September 10, 2016

Elephants are the ‘Gardeners of Forests’

Elephants are the ‘Gardeners of Forests’

A young Bornean pygmy elephant slaps his head with tree leaves. Photo Credit: Flickr

They chew down large amounts of vegetation. They roam and forage far and wide in forests. And it’s a good thing too because by doing so elephants serve as the “gardeners” of those forests.

So says elephant expert Ahimsa Campos-Arceiz, who is the principal investigator for the Management and Ecology of Malaysian Elephants (MEME), a research project between Perhilitan and the University of Nottingham Malaysia Campus, where he is an associate professor at the School of Environmental Science.

Ahimsa Campos-Arceiz. Photo Credit: University of Nottingham Malaysia Campus

Ahimsa Campos-Arceiz. Photo Credit: University of Nottingham Malaysia Campus

“When elephants eat, they prune the vegetation, increasing ecological complexity and facilitating the existence of other species,” the expert writes. “For example, when elephants eat, they create little gaps for new plants to grow, leave behind a mess of broken branches and leaves on which smaller animals feed, and create crevices used by small animals to live,” Campos-Arceiz elucidates. “Elephants also weed the forest, acting as ecological filters; they make certain plants scarce by selectively feeding on them, and others abundant just by not eating them.”

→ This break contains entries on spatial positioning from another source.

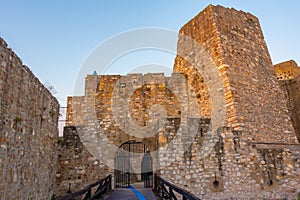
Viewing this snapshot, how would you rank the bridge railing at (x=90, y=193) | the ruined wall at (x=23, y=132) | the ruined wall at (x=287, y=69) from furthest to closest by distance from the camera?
the ruined wall at (x=287, y=69)
the ruined wall at (x=23, y=132)
the bridge railing at (x=90, y=193)

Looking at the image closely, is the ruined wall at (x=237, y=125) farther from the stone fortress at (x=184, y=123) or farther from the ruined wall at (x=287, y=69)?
the ruined wall at (x=287, y=69)

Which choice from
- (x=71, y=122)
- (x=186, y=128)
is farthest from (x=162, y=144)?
(x=71, y=122)

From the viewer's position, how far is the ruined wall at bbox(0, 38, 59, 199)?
4.70 m

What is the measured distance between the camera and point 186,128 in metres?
8.36

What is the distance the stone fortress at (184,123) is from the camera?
5836 mm

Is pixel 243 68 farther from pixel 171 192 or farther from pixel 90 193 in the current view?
pixel 90 193

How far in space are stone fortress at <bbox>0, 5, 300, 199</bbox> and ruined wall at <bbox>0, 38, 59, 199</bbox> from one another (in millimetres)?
24

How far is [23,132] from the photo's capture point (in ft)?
18.3

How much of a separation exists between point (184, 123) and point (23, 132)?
16.8ft

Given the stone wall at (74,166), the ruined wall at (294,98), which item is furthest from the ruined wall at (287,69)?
the stone wall at (74,166)

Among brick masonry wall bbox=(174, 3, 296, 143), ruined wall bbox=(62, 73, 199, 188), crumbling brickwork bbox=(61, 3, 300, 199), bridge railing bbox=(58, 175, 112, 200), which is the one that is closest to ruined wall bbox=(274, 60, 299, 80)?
crumbling brickwork bbox=(61, 3, 300, 199)

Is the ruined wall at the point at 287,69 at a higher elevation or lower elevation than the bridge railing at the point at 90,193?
higher

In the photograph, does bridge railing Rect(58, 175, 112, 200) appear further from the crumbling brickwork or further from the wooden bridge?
the crumbling brickwork

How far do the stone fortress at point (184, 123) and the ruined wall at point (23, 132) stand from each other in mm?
24
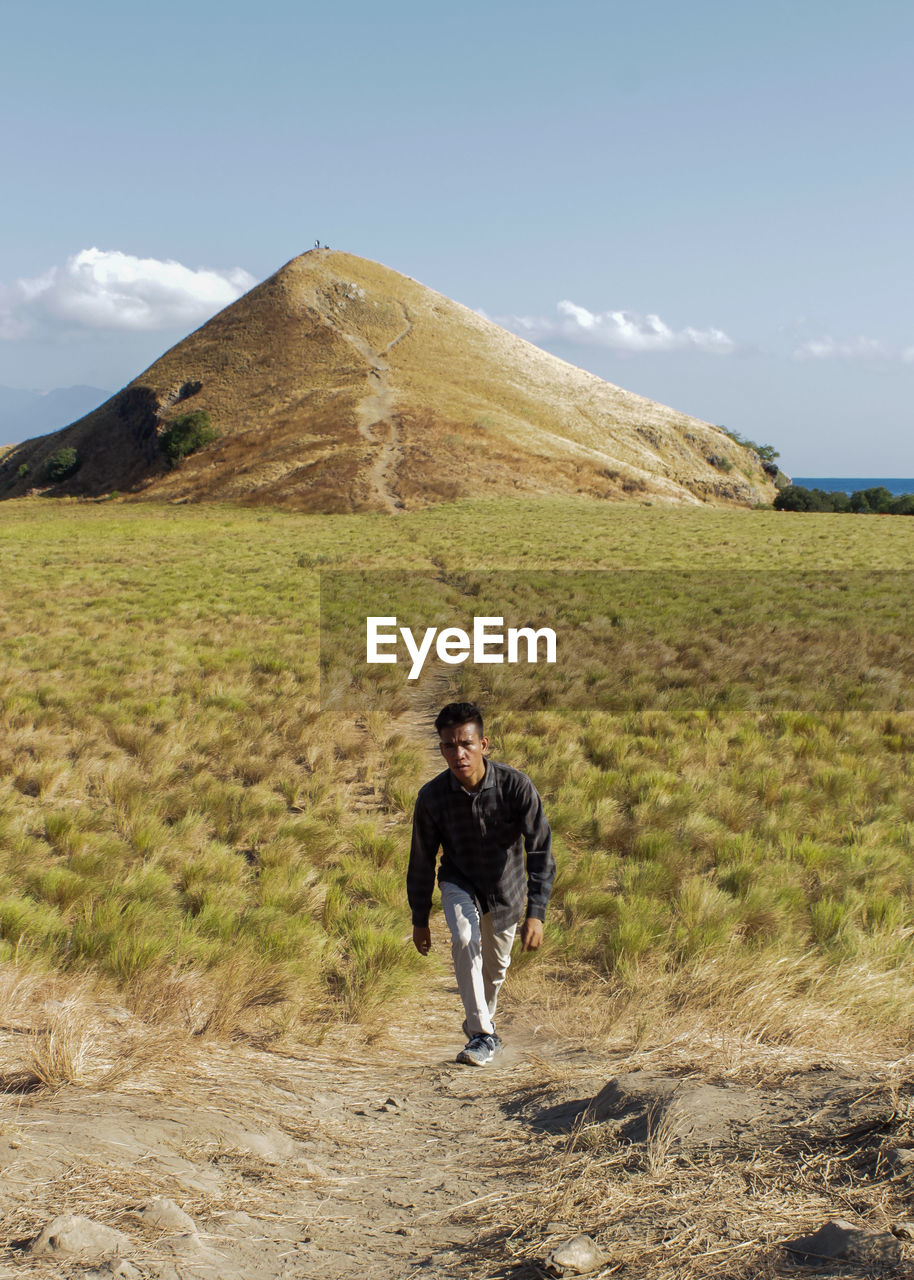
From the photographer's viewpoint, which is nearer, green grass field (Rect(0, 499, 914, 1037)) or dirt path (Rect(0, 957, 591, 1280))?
dirt path (Rect(0, 957, 591, 1280))

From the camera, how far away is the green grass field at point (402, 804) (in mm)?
4965

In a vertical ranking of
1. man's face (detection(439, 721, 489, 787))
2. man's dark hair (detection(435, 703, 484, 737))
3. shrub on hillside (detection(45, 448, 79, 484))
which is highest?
shrub on hillside (detection(45, 448, 79, 484))

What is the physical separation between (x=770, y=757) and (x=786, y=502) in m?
82.6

That’s quite a day’s work for the lumbering pachyderms. Elephants are a “keynote species,” meaning they play an integral part in the biological workings of forests. And yet, their invaluable ecological role in Malaysia’s forests, honed by eons of evolution, comes perfectly naturally to them.

So does defecation (don’t flinch!), by the help of which they continue to provide much-needed fertilizers – and plenty of them. Elephant leave behind as much as 100kg of nutrient-rich dung daily, thereby acting as mobile forest fertilizer units of nature. “Because elephants defecate kilometres away from where they ate, they act as nutrient pumps, distributing scarce nutrients such as phosphorus and silica throughout the ecosystem,” the expert notes.

Since they feed in one place and defecate in another, the pachyderms also help spread the seeds of fruiting trees, like durians and mangoes, far and wide. ” If you like to eat durian, mango, or cempedak, you should be grateful to elephants for maintaining the wild populations of these trees!” Campos-Arceiz says.

All sunshine and roses then. Or is it? The trouble, of course, is that owing to habitat loss and wanton poaching, the numbers of elephants in Malaysian forests, as well as other shrinking forests across the region, have plummeted in recent decades. Only around 2,500 endemic Bornean pygmy elephants (Elephas maximus borneensis) remain in Malaysia.

Herds are increasingly being cut off from one another by fragmented forests. As a result, experts have warned that Malaysia’s pygmy elephants are facing a dangerous genetic bottleneck with the gene pool of the animals having shrunk at an alarming rate. This exposes wild elephants to increased risks of inbreeding and the attendant health problems.

That is why these wonderful gardeners of rainforests need our help. They need ample forested roaming grounds. Poaching must be stamped out once and for all. And officials need to continue working with locals to lessen the chances of potentially deadly conflicts between the pachyderms and people with who they share their ancestral forests.